Já Kondik, do Sabato’s Crystall Ball, é mais cético quanto ao impacto das manifestações na corrida. “Vai depender de quão grandes eles serão, quão sérios, e do tipo de cobertura que receberem”, diz. “Mas acho que é muito diferente de 1968, porque muito mais pessoas se importavam com a guerra no Vietnã do que com Israel e Gaza atualmente, no sentido de que havia um recrutamento militar acontecendo, americanos morrendo em grandes números no exterior.”

O outro desafio é a plataforma democrata. Kamala vem sendo cobrada para detalhar suas bandeiras, algo que começou a fazer na última semana ao divulgar suas propostas para reduzir o custo de vida. Ela não tratou ainda, porém, de imigração –a sua maior vulnerabilidade, dada a insatisfação do eleitorado americano com o fluxo recorde durante o governo Biden.

A vice havia assumido a responsabilidade no início do governo de trabalhar para mitigar as raízes do problema, dialogando com países latino-americanos para evitar que suas populações sintam a necessidade de emigrar.

Esse é o contexto de um dos seus pontos mais baixos no governo: questionada em uma entrevista do porquê de não ter ainda viajado para a fronteira, ela respondeu: “Mas eu também ainda não viajei para a Europa.”

Para Wlezien, não há como a democrata escapar de se posicionar sobre o tema, a questão é o grau de especificidade. “O Projeto 2025 é bastante específico, e vemos que isso não está ajudando muito”, afirma ele, em referência ao impopular plano de centenas de páginas elaborado por grupos conservadores do qual Trump tenta se distanciar.

“A convenção pode ser ruim, seja por causa dos protestos, da falta de menção às questões que importam para os eleitores, ou porque Kamala acabe parecendo estar à esquerda demais”, diz o professor.
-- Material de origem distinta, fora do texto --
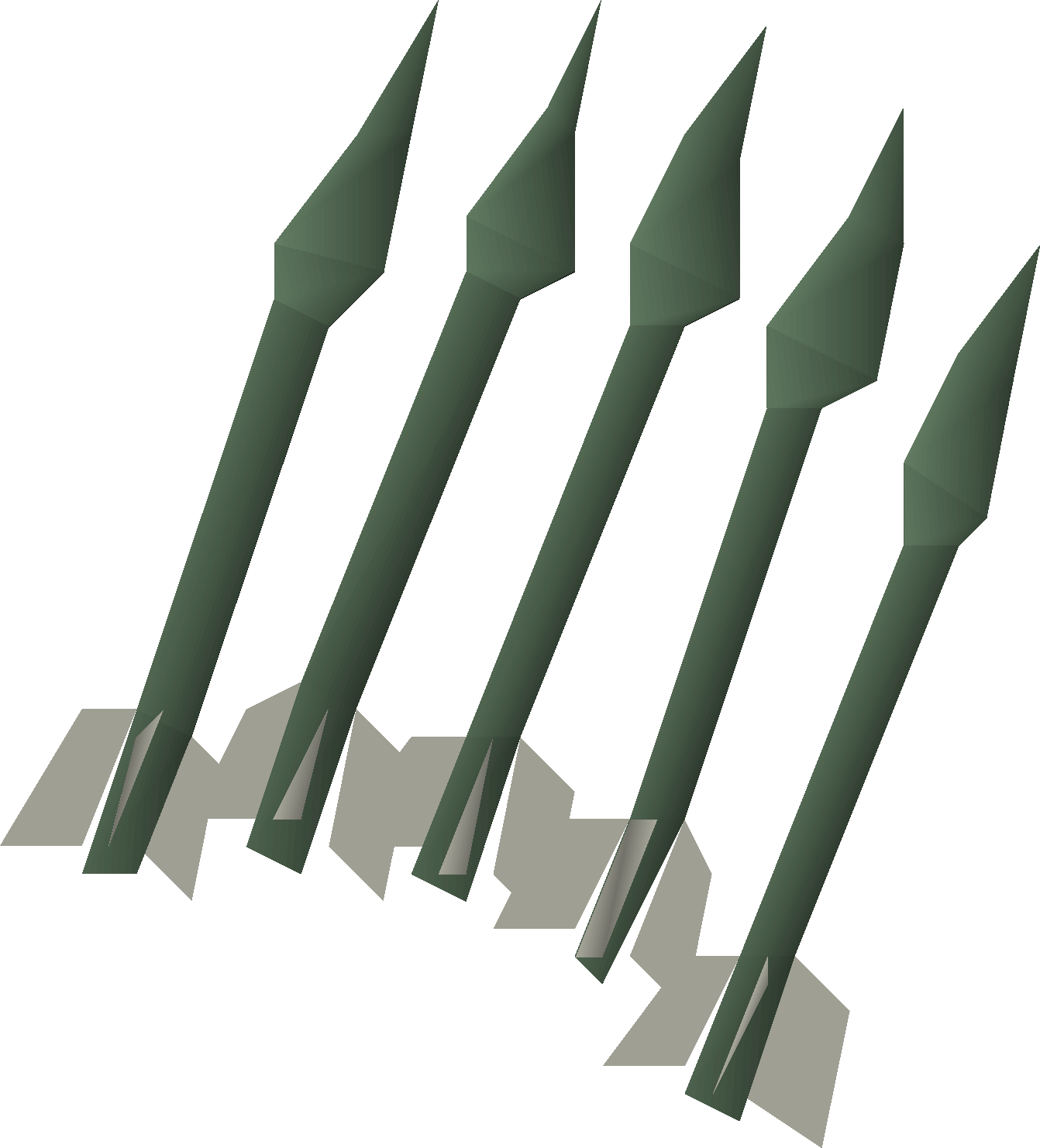 Adamant bolts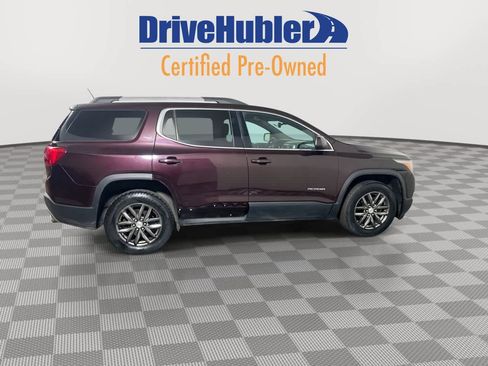 Used 2017 GMC Acadia SLT image 9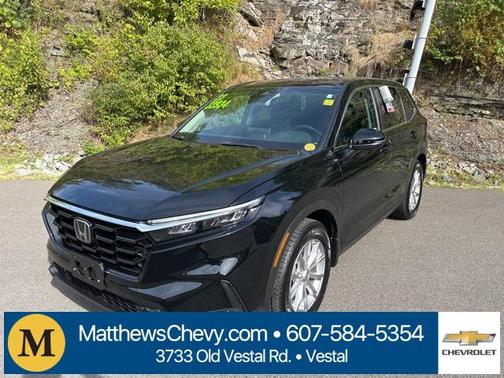 2023 Honda CR-V EX-L AWD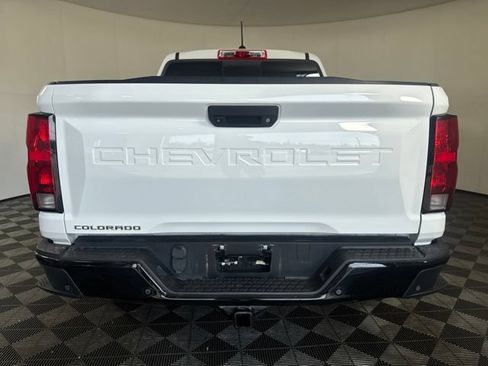Used 2023 Chevrolet Colorado Trail Boss w/ Advanced Trailering Package AWD/4WD image 22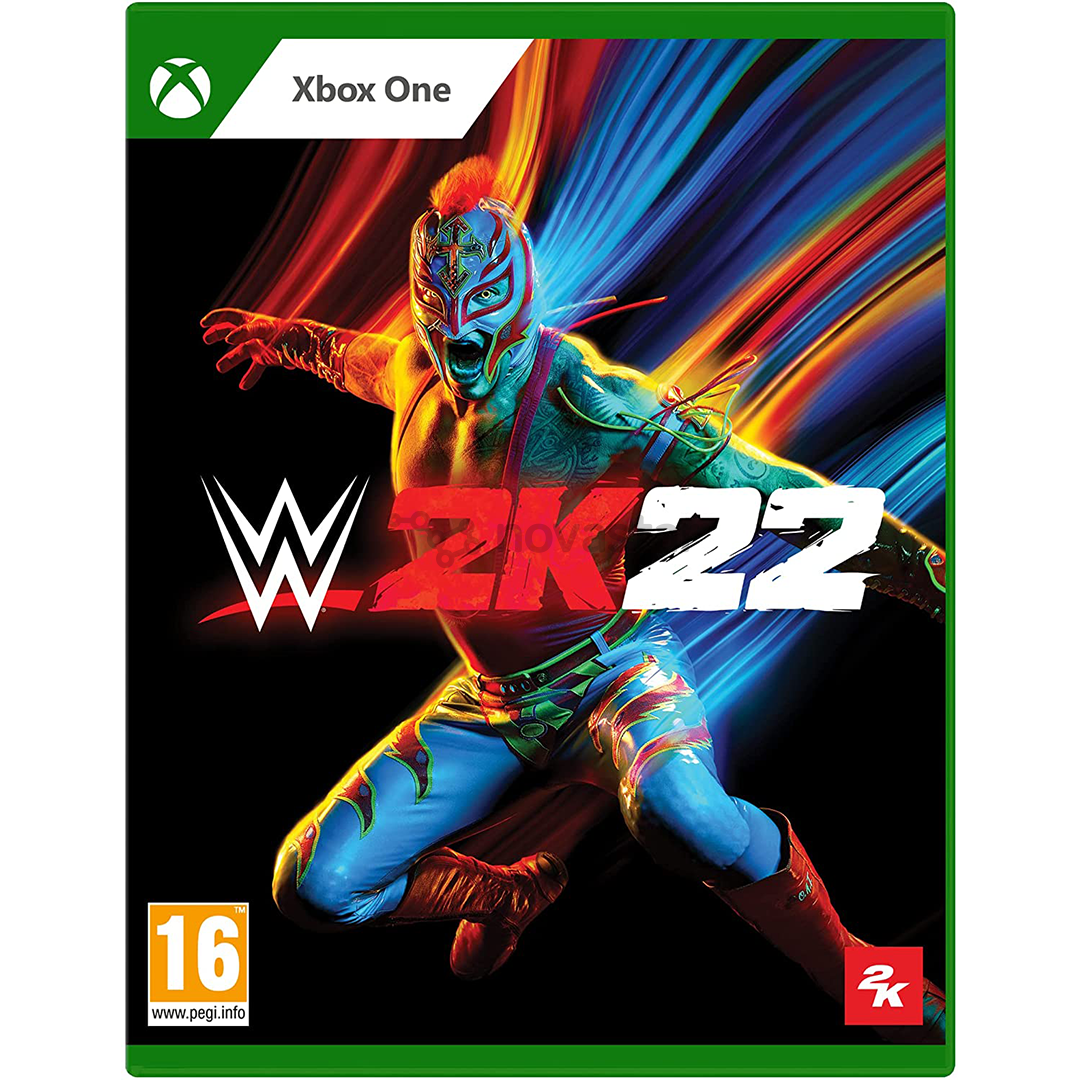 Žaidimas Xbox One WWE 2K22 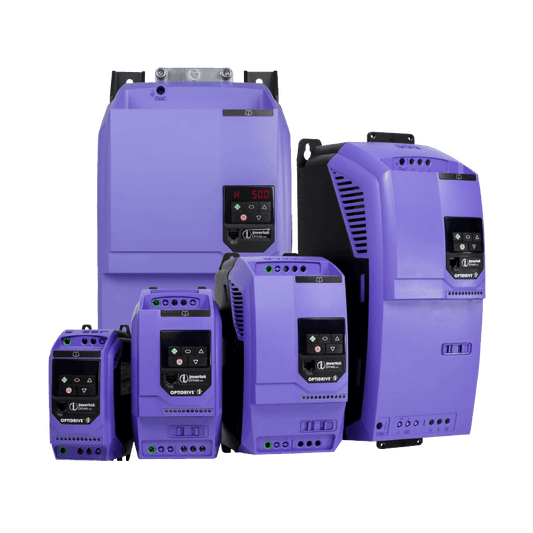 1HP AC Drive, 230V, 3 Phase - ODE-3-120043-3012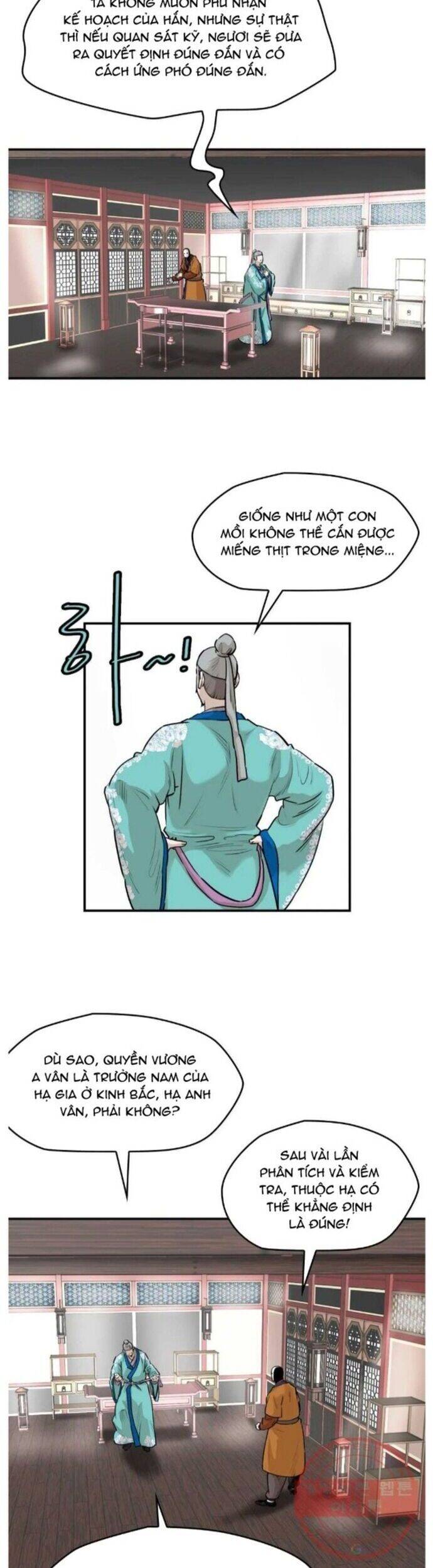 Bất Bại Quyền Ma - Chapter 262 - Page 6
O fato de Kamala ser uma candidata tão nova, na visão dos americanos, faz com que todos esses gestos sejam ainda mais relevantes, avalia.

*

PROGRAMAÇÃO DA CONVENÇÃO DO PARTIDO DEMOCRATA:

– Segunda-feira (19)

– Tema: “Para o povo”

– Segundo a organização, a proposta é mostrar “as conquistas e resultados que o presidente Biden entregou ao povo, com a vice-presidente Harris ao seu lado”. O octogenário vai fazer um discurso à noite, assim como a primeira-dama, Jill.

– Terça-feira (20)

– Tema: “Uma visão ousada para o futuro dos EUA”

– O objetivo da noite será reforçar a estratégia democrata de apresentar Kamala e Walz como o futuro e Trump e Vance, como o passado. O Projeto 2025, uma plataforma conservadora e impopular do qual os republicanos tentam se afastar, deve ser um dos focos.

– Quarta-feira (21)

– Tema: “Uma luta pelas nossas liberdades”
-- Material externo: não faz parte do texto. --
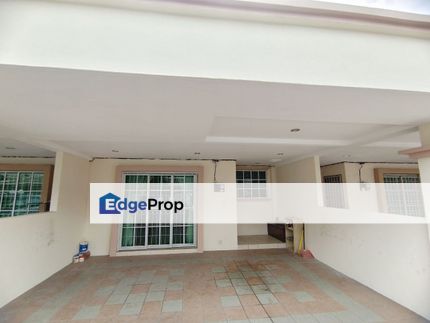 Tambun Taman Ipoh Permai Double Storey House For Sale , Perak, Kinta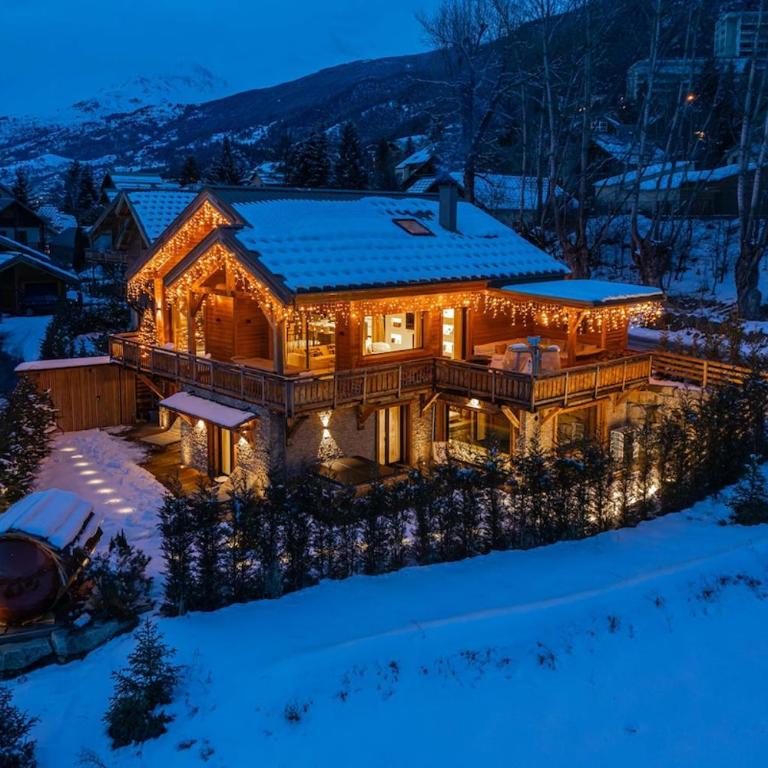 Chalet JERI - Prestige, Spa & Piscine - Serre Chevalier - Superior Chalet - 4
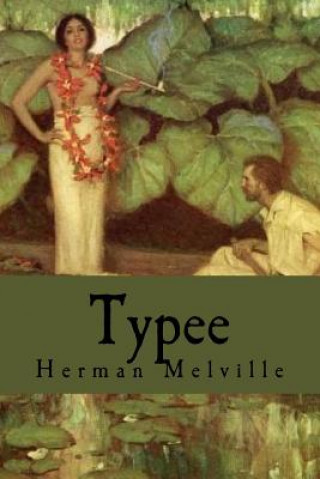 Knjiga Typee Herman Melville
– A defesa do direito ao aborto deve ser o eixo central da noite, com a campanha democrata aproveitando o passado de Kamala como procuradora para projetá-la como alguém que “lutou pelas liberdades dos americanos”. Walz vai fazer o principal discurso da noite.

– Quinta-feira (22)

– Tema: “Pelo nosso futuro”

– O objetivo será acusar Trump de ser uma ameaça ao país, enquanto Kamala é apresentada não só como a escolha segura, mas como aquela que levará os EUA a uma “era melhor e de mais esperança”. O encerramento da noite será feito por Kamala.